Judge whether each statement agrees with the tree-planting article below. Give yes or no with the deciding words quoted from the article. (a) The Kenya Green Belt Movement has planted more than 30 million trees since 1977. (b) The corporate group Prof Wangari Maathai met in the United States planned to plant a billion trees. (c) The Billion Tree Campaign aims to plant at most one billion trees this year.

Page extract Block Start

When Nobel Prize laureate Prof Wangari Maathai visited the United States a few years ago she met a corporate group that said it planned to plant a million trees.

Prof Wangari supported the idea but her vision for tree planting was beyond the horizon, having herself steered the Kenya Green Belt Movement to plant more than 30 million trees since 1977.

She had thus told the group that it would be better if they targeted to plant a billion trees given the state of deforestation in the world and the need to rehabilitate the environment in order to combat global warming and climate change.

It is from this vision of Prof Wangari that the United Nations Environmental Programme (UNEP) came up with the Plant for the Planet: Billion Tree Campaign which is now in its third month. The campaign aims to plant a minimum one billion trees this year.

Yet even before the UNEP campaign was launched last November, there have been many tree planting activities the world over as individuals, schools and institutions, private sector organizations, and local authorities implemented their own plans to plant trees.

What is required now, however, is the upping of these activities basing on the need for voluntary collective action to fight global warming and climate change.

Man needs trees now more than ever before for several reasons but two are the major ones. Deforestation due to agriculture, urbanization and other human activities is going on at an unprecedented pace.

If reforestation efforts are not taken there would soon be no more land for expansion of farms, water sources would either dry up or drastically reduce flows and flora and fauna would vanish from the planet.

We therefore need to plant more trees so as to conserve soil and water, to prevent desertification, to mitigate natural disasters like floods and drought as well as to maintain the productivity of soil.

Page extract Block End
Exercise data Block Start

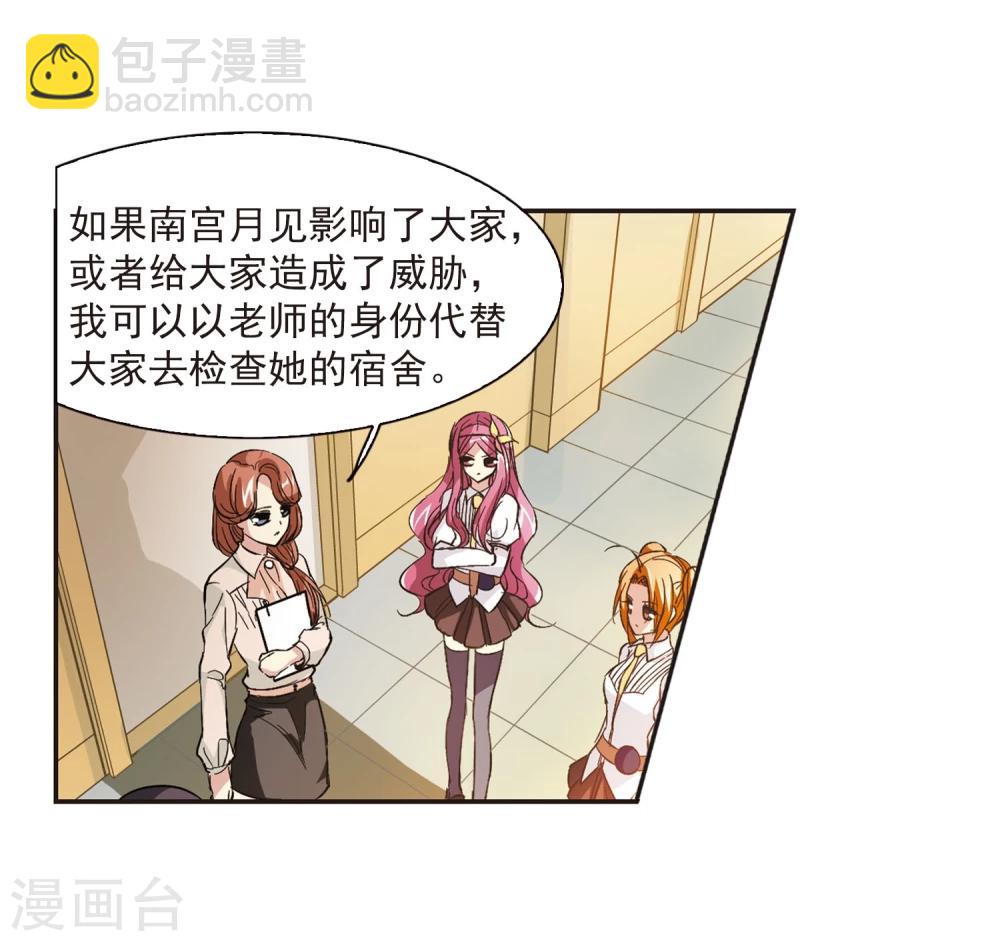 第46话 新的危机126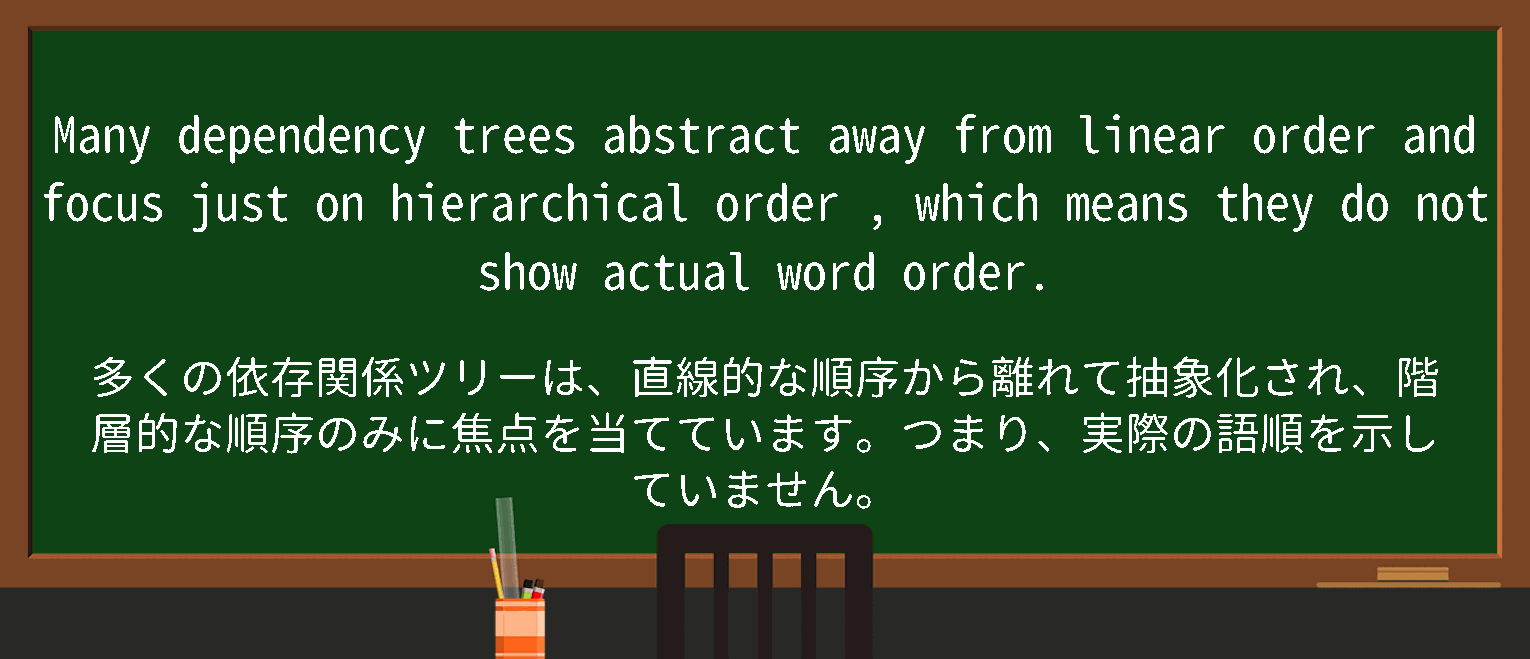 【hierarchical order】に関するの例文(英語の例文と和訳)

Exercise data Block End

*Output below:*
(a) Yes: "having herself steered the Kenya Green Belt Movement to plant more than 30 million trees since 1977"
(b) No: "met a corporate group that said it planned to plant a million trees"
(c) No: "The campaign aims to plant a minimum one billion trees this year."